• [Your assignment]:
Your answer must repeat all of the entries word for word, without any images.

Stored data entries:
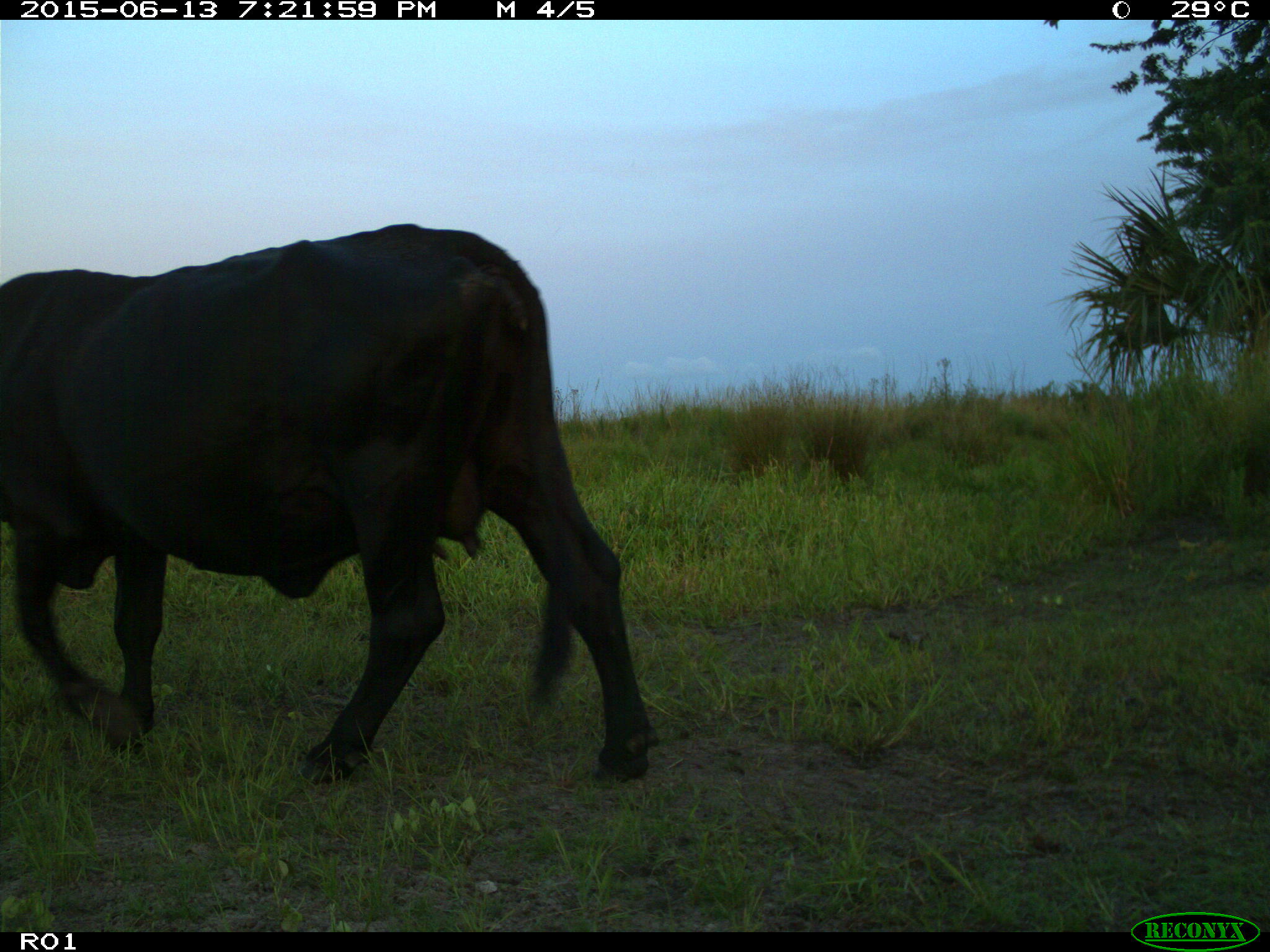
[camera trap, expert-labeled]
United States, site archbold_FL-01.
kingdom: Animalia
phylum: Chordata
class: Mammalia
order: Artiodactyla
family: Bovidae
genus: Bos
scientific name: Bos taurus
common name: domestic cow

• [Task answer]:
[camera trap, expert-labeled]
United States, site archbold_FL-01.
kingdom: Animalia
phylum: Chordata
class: Mammalia
order: Artiodactyla
family: Bovidae
genus: Bos
scientific name: Bos taurus
common name: domestic cow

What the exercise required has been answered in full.